"Intelligence and How to Get It" (W.W. Norton & Company, Inc. 416 pages. $27.95), by Richard E. Nisbett: Your baby might not be the next Mozart or Michael Jordan, but there's no reason why the little one can't grow up to be the next Einstein.
Certain skills and traits are rooted in genetics, but intelligence isn't one of them, says Richard E. Nisbett, a psychology professor at the University of Michigan.
In "Intelligence and How to Get It," Nisbett deflates assertions that our mental limits are hardwired at birth. While genetics may play some role in intelligence, he says, the more dominant factors are nurturing teachers and involved parents.
Sounds intuitive. But Nisbett's aim is to shoot down earlier studies that generated controversy by suggesting a stronger genetic basis to intelligence.
It's easy to see why those studies might have inflamed anger. If IQ is dictated by genes, then in theory even the best educational resources wouldn't make the person smarter. But Nisbett insists IQ is far more influenced by environment.
As proof he dissects dozens of studies that suggest that children of different ethnic and socio-economic backgrounds can excel under the right circumstances.
For example, he points to statistics showing that kids who grow up in poor black communities tend to have lower IQs than their peers from richer neighborhoods. But when underprivileged kids are adopted into middle-class families, the apparent discrepancy in intelligence seems to disappear.

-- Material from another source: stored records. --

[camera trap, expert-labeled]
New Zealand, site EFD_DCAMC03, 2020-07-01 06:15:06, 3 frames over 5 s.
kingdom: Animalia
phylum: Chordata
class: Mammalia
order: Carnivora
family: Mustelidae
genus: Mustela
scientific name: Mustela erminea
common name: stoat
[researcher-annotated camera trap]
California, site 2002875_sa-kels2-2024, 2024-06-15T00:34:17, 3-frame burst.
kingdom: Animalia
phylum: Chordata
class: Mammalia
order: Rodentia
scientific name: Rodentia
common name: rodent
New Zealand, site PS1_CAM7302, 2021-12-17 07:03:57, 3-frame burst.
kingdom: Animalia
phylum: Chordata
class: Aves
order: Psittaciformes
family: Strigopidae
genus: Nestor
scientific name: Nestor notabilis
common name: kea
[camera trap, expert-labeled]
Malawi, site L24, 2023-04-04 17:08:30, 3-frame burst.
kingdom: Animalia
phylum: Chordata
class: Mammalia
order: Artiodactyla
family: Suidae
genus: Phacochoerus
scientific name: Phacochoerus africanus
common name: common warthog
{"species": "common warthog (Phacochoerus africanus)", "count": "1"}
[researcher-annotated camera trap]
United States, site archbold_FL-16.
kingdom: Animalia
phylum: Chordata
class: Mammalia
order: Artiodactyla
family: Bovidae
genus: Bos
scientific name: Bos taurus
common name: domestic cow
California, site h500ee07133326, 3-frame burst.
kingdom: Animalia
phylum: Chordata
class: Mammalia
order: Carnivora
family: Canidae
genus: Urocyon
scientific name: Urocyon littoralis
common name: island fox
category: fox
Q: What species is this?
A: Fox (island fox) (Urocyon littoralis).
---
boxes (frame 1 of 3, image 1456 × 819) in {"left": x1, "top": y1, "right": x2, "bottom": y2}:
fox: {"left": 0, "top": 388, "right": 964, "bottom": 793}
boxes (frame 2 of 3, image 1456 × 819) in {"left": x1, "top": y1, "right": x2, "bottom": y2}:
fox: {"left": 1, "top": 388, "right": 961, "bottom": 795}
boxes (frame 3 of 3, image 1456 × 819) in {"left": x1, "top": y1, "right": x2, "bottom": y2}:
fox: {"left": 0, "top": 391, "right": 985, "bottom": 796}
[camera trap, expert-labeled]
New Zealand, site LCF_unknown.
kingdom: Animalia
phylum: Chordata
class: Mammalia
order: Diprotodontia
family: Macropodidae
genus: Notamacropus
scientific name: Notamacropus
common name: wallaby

Nisbett also takes on common stereotypes about students in other countries, for example that all Asian kids are inherently good at math. Sure, they may outperform American kids, Nisbett says, but blame culture and environmental influences, not genetics or some other natural inborn quality.
The author's arguments are comforting to people who want to believe that all kids are born with the same potential. But he occasionally makes his points in a number of homogenous vignettes that make for repetitive reading.
Most of the research he quotes is of the same form: Move an underperforming student from a non-nurturing environment into more supportive surroundings and the IQ differences fade.
The repetition makes the book a little tougher to read, especially since most of the conclusions are expressed in statistical measures that won't mean much to the average reader. For that reason, the target audience appears to be other researchers, as well as educators looking to improve their school systems.
However, the later chapters focus less on statistics and more on observations that would appeal to a general audience.
One chapter deals with the Asian stereotype. Nisbett explains the academic differences by providing intriguing glimpses into how Asian cultures differ from ours.
For example, he says, family honor is so important to the Chinese that students work hard not only for themselves but for the glory of their families. In the West, where achievement is a more individual accomplishment, students who struggle don't have the same incentive to persevere.
Nisbett's most meaningful advice comes near the end of the book: Don't praise kids for their intelligence; praise them for their hard work because it's something they have control over.
When children run into tricky tasks, those who were praised for being smart are more likely to give up because they think they're not smart enough to handle the challenge, Nisbett says. But kids who have been lauded for hard work are more likely to redouble their efforts because they believe their persistence will make the difference.
These are the nuggets that should have been more prominent. The other messages are intuitive — read to your kids, use high-level vocabulary and so on.
But his biggest message, largely unspoken, is one of persistence and hope. If all kids are capable of learning under the right circumstances, parents and teachers should never give up on children who appear to be low performers. Everyone has the inherent ability to be smart.